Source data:
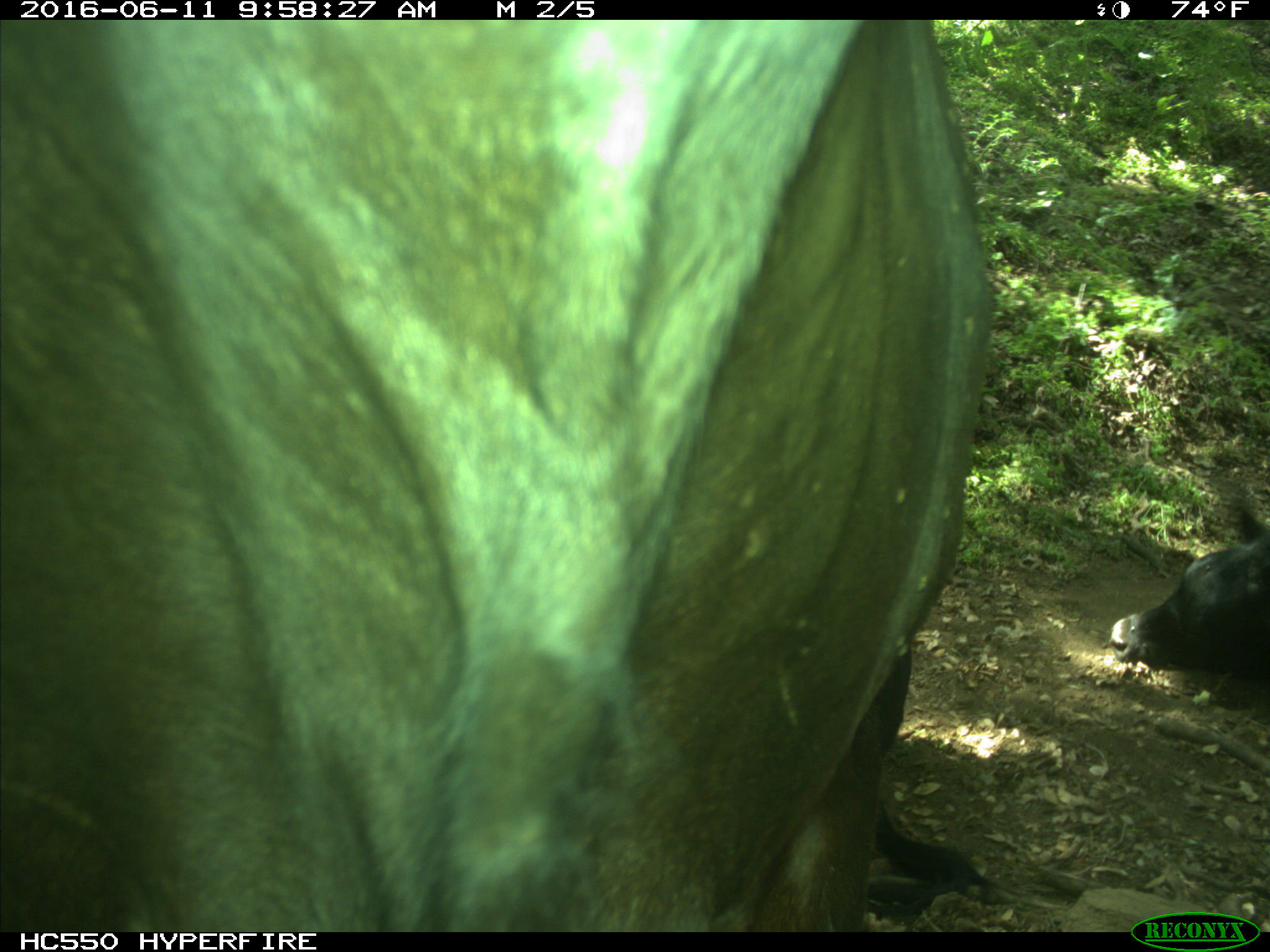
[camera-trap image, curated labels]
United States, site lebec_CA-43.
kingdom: Animalia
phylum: Chordata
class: Mammalia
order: Artiodactyla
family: Bovidae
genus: Bos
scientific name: Bos taurus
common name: domestic cow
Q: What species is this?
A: Bos taurus (domestic cow).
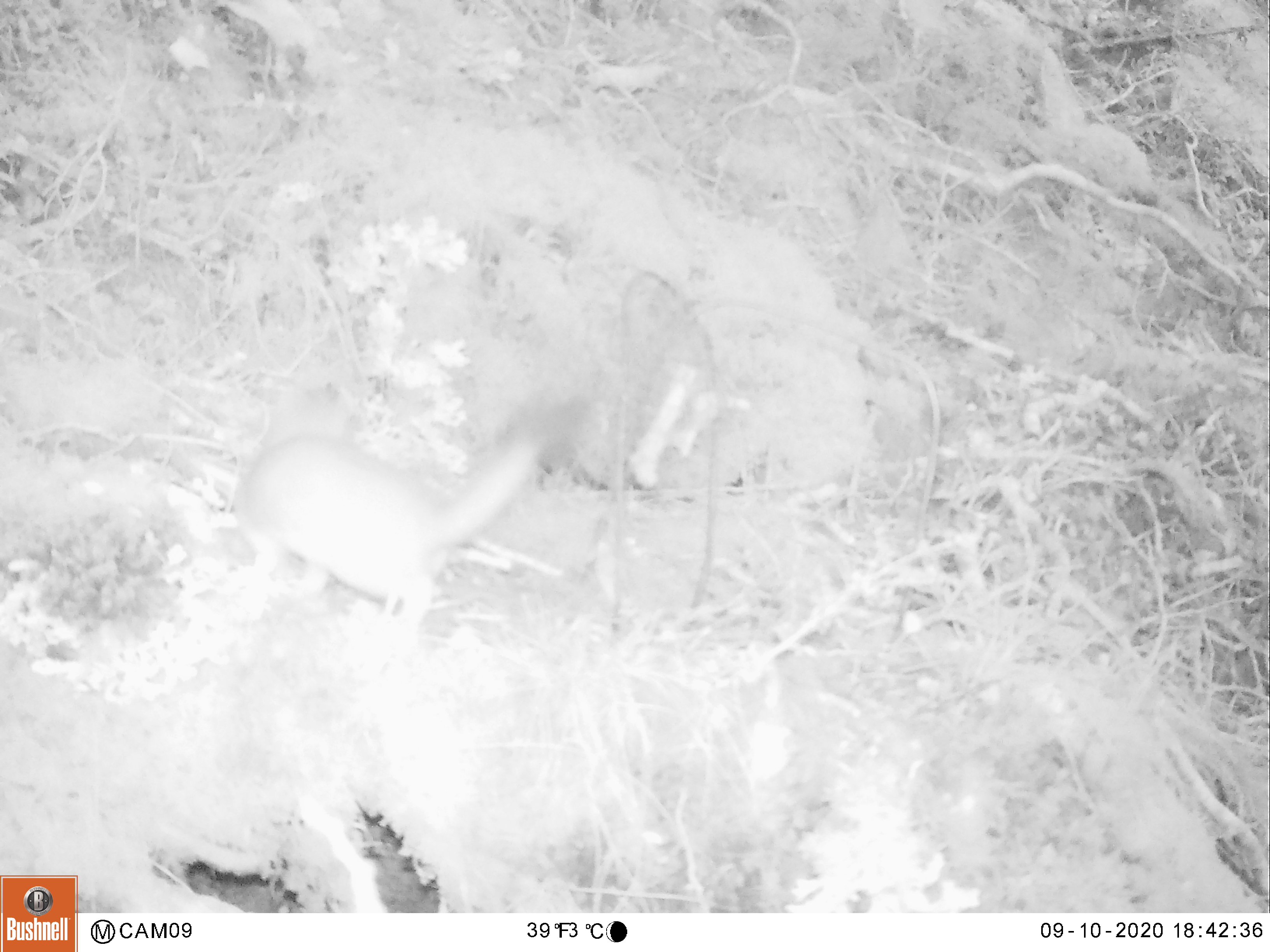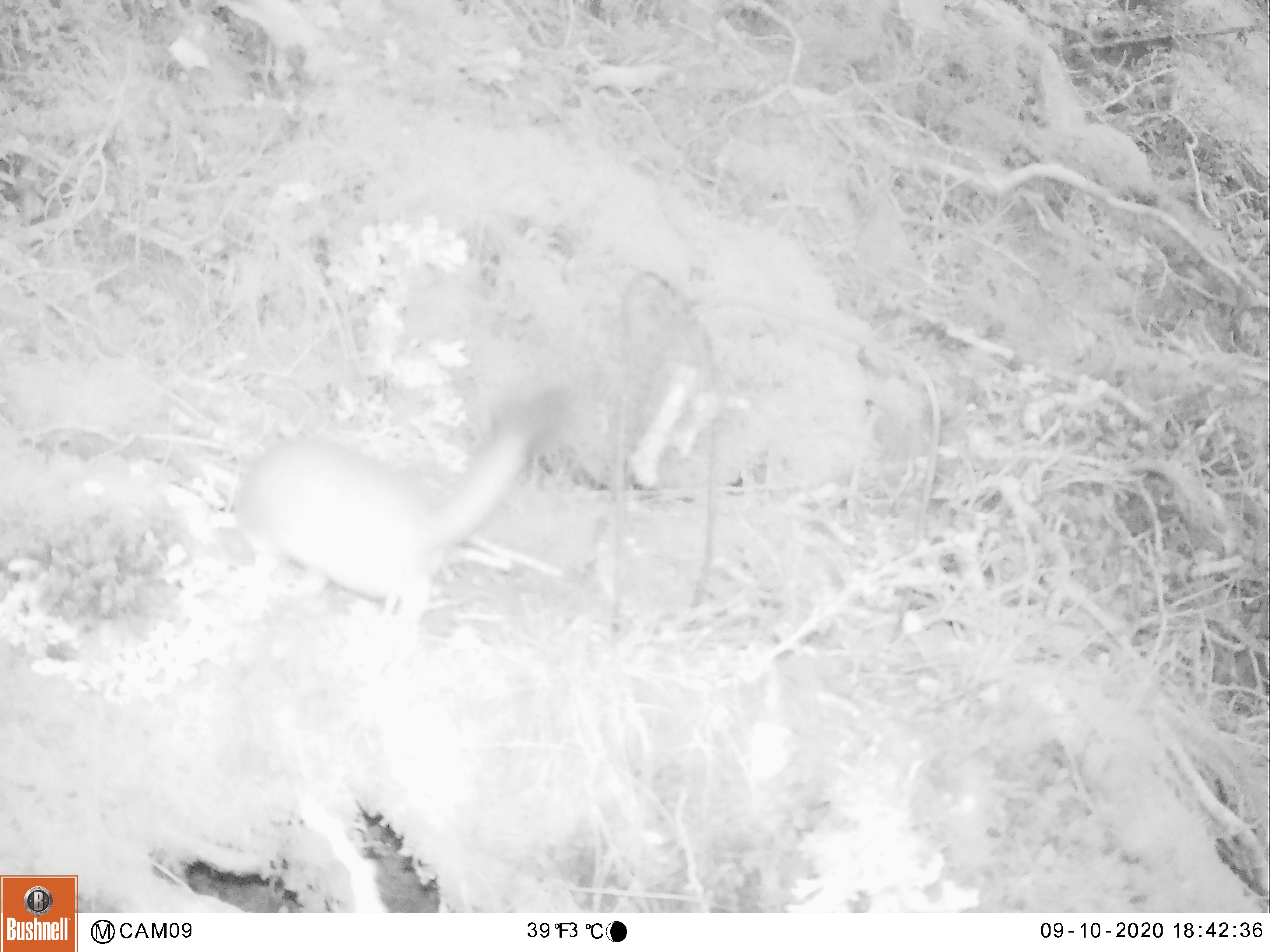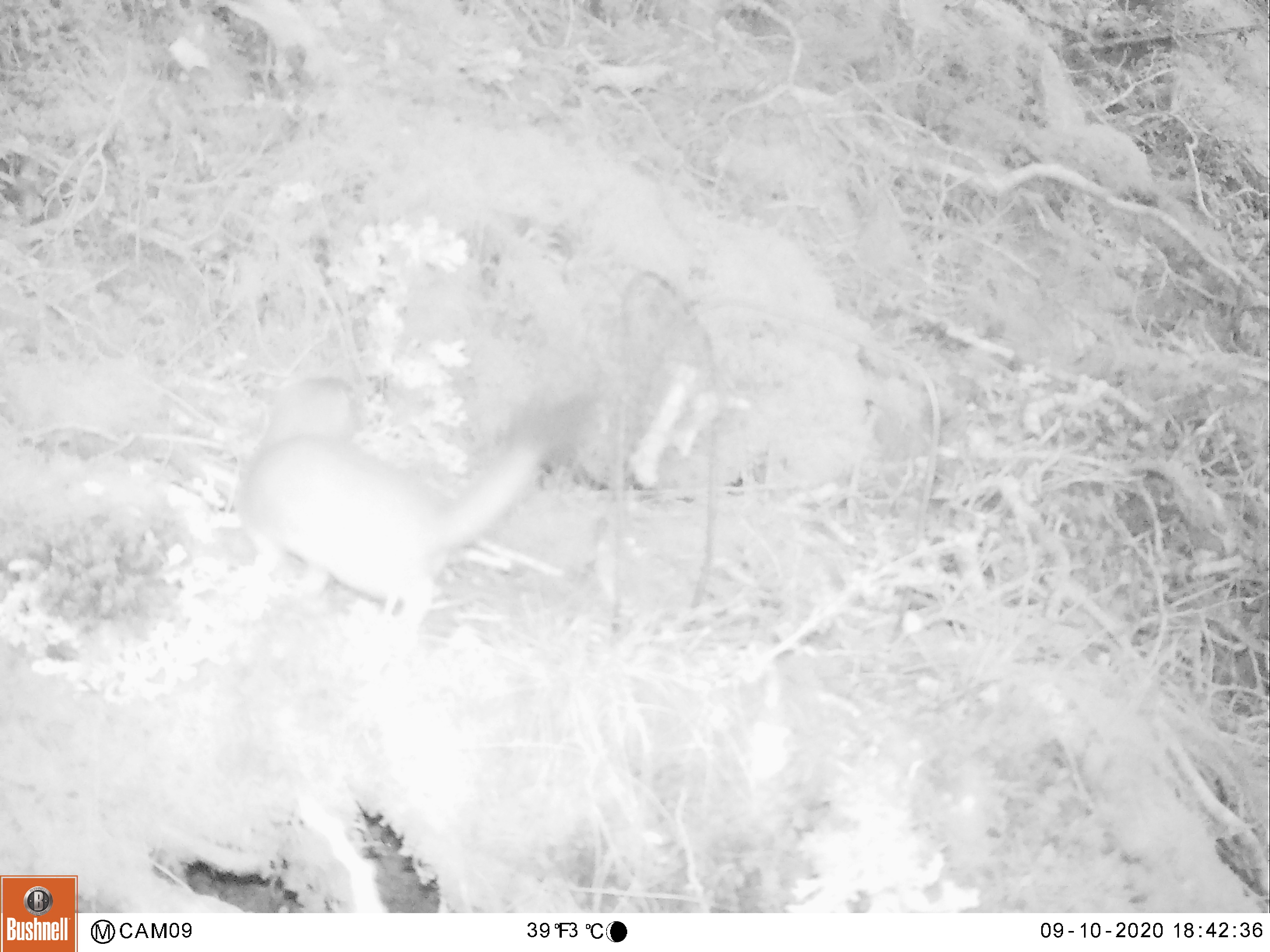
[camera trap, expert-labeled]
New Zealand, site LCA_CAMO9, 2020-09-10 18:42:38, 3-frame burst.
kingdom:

:: WHAT YOU ARE ASKED TO DO ::
Extract the run of lines beginning with the line that holds "common name: domestic cow" and ending at the last line of the data, inclusive. Exclude any pictures from the copy.

:: REPLY TO THE TASK ::
common name: domestic cow
Q: What species is this?
A: Bos taurus (domestic cow).
[camera trap, expert-labeled]
New Zealand, site LCA_CAMO9, 2020-09-10 18:42:38, 3-frame burst.
kingdom:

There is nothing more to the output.